* [EXCERPTED RECORDS]
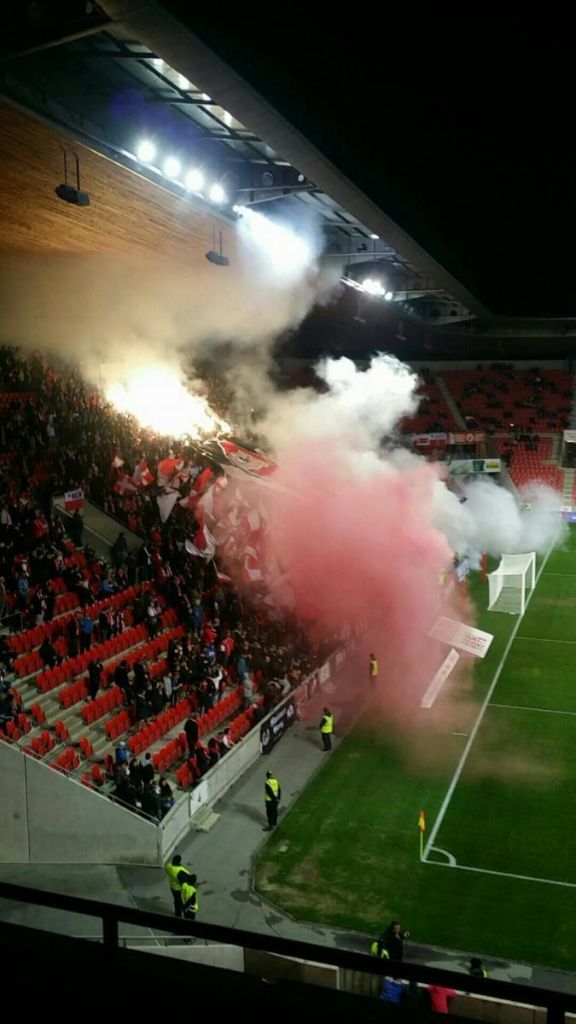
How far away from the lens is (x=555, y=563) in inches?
1379

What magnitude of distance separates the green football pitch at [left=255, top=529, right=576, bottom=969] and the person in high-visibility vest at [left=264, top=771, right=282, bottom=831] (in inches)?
9.0

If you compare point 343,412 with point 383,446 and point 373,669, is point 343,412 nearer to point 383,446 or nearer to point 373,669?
point 383,446

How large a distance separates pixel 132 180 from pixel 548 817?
41.2 ft

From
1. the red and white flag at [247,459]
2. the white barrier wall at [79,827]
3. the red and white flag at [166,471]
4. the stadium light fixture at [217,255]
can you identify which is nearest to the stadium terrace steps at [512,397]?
the red and white flag at [247,459]

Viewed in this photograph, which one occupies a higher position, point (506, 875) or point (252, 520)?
point (252, 520)

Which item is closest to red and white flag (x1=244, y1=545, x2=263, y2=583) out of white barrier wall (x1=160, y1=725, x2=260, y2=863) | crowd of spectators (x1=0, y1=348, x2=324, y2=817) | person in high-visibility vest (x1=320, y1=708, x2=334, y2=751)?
crowd of spectators (x1=0, y1=348, x2=324, y2=817)

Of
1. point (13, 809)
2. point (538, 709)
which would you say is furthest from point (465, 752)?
point (13, 809)

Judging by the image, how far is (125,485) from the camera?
23.6 meters

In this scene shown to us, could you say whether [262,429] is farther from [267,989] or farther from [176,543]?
[267,989]

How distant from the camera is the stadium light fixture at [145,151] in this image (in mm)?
14070

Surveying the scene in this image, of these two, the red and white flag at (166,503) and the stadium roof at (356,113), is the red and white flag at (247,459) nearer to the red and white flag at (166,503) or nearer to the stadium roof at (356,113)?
the red and white flag at (166,503)

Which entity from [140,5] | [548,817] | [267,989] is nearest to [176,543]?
[548,817]

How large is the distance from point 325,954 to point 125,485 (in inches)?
867

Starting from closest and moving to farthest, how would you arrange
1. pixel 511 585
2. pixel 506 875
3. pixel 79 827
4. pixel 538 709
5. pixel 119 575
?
pixel 506 875 → pixel 79 827 → pixel 538 709 → pixel 119 575 → pixel 511 585
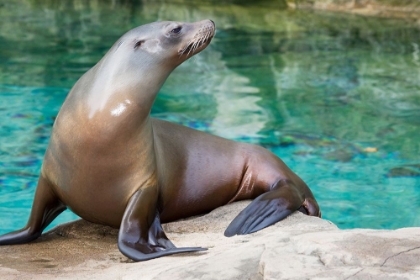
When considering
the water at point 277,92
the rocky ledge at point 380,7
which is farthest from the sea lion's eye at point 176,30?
the rocky ledge at point 380,7

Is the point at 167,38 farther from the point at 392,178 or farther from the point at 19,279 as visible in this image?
the point at 392,178

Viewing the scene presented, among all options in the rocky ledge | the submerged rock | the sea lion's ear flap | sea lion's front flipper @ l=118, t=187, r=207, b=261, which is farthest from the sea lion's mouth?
the rocky ledge

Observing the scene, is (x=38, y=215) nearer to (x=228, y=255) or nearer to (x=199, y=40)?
(x=199, y=40)

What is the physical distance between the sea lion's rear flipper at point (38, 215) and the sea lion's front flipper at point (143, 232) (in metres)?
0.45

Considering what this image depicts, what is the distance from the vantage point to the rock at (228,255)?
2.25 m

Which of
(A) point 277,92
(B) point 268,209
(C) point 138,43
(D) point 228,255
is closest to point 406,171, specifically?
(A) point 277,92

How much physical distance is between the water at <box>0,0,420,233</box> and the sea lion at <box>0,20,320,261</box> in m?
1.78

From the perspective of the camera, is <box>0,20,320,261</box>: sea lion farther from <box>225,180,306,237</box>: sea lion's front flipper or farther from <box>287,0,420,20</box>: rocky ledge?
<box>287,0,420,20</box>: rocky ledge

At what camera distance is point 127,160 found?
3568 mm

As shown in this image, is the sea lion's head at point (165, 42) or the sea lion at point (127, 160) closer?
the sea lion at point (127, 160)

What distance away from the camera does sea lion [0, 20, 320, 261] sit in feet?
11.5

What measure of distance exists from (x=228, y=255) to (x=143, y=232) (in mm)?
889

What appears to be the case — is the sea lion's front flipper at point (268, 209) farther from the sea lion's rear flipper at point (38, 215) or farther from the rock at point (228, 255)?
the sea lion's rear flipper at point (38, 215)

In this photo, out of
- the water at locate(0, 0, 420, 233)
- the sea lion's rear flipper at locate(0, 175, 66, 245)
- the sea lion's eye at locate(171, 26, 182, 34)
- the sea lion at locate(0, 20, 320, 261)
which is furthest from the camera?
the water at locate(0, 0, 420, 233)
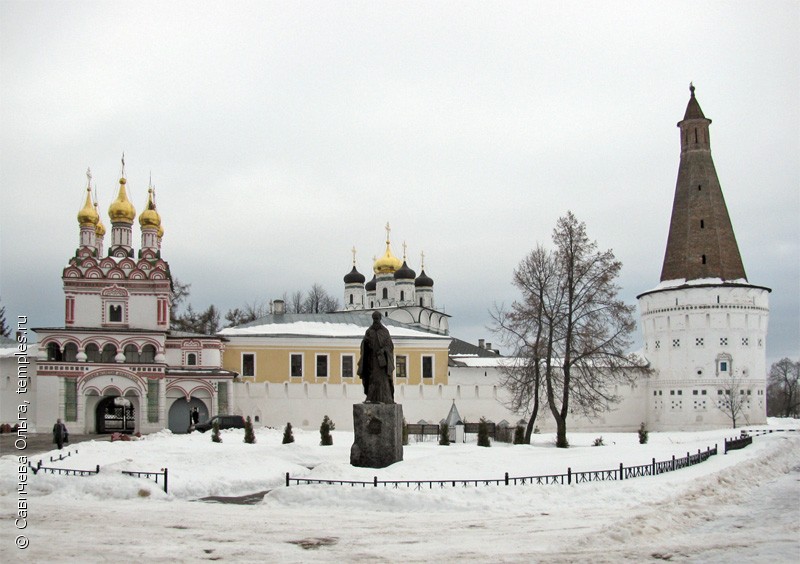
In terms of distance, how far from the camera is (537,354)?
27.5m

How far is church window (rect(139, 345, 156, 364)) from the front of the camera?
1416 inches

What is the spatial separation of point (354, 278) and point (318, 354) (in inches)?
1103

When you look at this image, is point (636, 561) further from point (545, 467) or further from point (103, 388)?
point (103, 388)

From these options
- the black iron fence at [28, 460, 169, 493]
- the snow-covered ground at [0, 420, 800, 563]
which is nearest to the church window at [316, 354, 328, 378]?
the snow-covered ground at [0, 420, 800, 563]

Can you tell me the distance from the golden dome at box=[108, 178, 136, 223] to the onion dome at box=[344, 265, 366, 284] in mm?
30853

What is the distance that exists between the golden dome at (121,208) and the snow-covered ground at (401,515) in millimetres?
20688

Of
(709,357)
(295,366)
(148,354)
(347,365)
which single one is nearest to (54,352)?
(148,354)

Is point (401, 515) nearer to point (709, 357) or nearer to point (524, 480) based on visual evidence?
point (524, 480)

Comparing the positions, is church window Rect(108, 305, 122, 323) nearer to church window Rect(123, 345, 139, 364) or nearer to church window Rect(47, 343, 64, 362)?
church window Rect(123, 345, 139, 364)

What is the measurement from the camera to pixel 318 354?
39.7 metres

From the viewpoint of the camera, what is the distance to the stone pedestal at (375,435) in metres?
16.6

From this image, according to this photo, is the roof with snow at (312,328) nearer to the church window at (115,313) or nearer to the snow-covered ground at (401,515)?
the church window at (115,313)

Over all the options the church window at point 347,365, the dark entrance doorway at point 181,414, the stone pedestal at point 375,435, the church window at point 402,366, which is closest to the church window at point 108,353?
the dark entrance doorway at point 181,414

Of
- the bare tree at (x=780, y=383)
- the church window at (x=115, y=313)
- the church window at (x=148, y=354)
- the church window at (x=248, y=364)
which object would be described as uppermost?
the church window at (x=115, y=313)
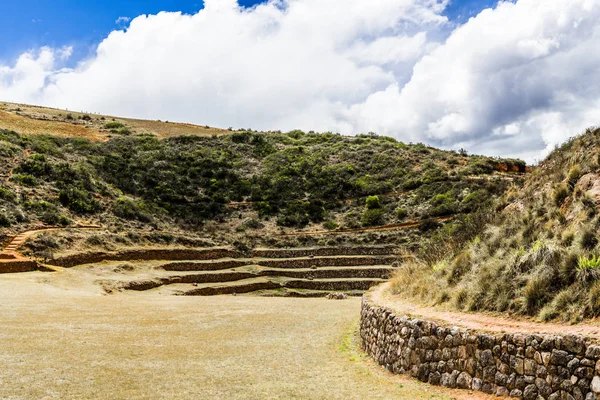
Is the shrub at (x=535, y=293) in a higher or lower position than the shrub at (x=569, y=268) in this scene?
lower

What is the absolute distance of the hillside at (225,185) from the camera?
1347 inches

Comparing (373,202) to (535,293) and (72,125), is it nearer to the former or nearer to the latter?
(535,293)

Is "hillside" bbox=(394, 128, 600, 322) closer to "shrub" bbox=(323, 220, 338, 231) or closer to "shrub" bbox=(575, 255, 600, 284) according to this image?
"shrub" bbox=(575, 255, 600, 284)

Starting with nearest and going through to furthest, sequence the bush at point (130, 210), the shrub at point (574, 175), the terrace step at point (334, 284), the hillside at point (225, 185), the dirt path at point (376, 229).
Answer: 1. the shrub at point (574, 175)
2. the terrace step at point (334, 284)
3. the hillside at point (225, 185)
4. the bush at point (130, 210)
5. the dirt path at point (376, 229)

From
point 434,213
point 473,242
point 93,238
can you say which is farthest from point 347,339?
point 434,213

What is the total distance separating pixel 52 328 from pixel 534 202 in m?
11.7

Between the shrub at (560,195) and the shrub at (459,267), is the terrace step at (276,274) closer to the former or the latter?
the shrub at (459,267)

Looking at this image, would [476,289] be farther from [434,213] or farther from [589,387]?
[434,213]

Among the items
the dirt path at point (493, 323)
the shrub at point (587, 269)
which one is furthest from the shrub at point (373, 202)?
the shrub at point (587, 269)

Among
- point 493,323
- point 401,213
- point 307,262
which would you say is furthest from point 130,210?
point 493,323

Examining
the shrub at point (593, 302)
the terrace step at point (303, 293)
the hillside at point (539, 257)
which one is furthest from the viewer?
the terrace step at point (303, 293)

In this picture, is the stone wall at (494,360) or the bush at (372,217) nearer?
the stone wall at (494,360)

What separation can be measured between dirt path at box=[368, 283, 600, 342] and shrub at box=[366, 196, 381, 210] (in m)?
34.7

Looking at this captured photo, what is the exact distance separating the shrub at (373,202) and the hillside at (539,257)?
31685 millimetres
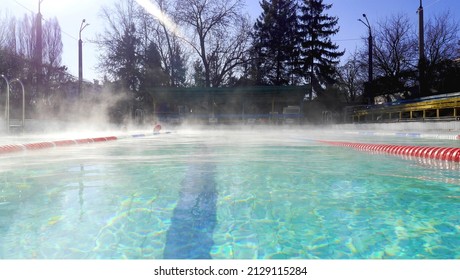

* [WHAT YOU SHOULD DO] Please revise the lines from the start up to and including the line with "23.6 meters", replacing "barrier wall" with "perimeter wall" and keeping everything else unchanged. Leave the pictures out of your answer.

* [CORRECT OUTPUT]
How far away from the lens is (x=555, y=563) in inches?
1379

What magnitude of distance separates the green football pitch at [left=255, top=529, right=576, bottom=969] and the person in high-visibility vest at [left=264, top=771, right=282, bottom=831] (in inches)?
9.0

If you compare point 343,412 with point 383,446 and point 373,669, is point 343,412 nearer to point 383,446 or nearer to point 373,669?
point 383,446

How large a distance separates pixel 132 180 from pixel 548 817?
41.2 ft

From
1. the red and white flag at [247,459]
2. the white perimeter wall at [79,827]
3. the red and white flag at [166,471]
4. the stadium light fixture at [217,255]
can you identify which is nearest to the stadium terrace steps at [512,397]?
the red and white flag at [247,459]

Viewed in this photograph, which one occupies a higher position, point (506, 875) or point (252, 520)?
point (252, 520)

Which item is closest to red and white flag (x1=244, y1=545, x2=263, y2=583) out of white perimeter wall (x1=160, y1=725, x2=260, y2=863) | crowd of spectators (x1=0, y1=348, x2=324, y2=817) | person in high-visibility vest (x1=320, y1=708, x2=334, y2=751)?
crowd of spectators (x1=0, y1=348, x2=324, y2=817)

Of
1. point (13, 809)
2. point (538, 709)
which would you say is furthest from point (465, 752)?
point (13, 809)

Judging by the image, how far is (125,485) from the camera?
23.6 meters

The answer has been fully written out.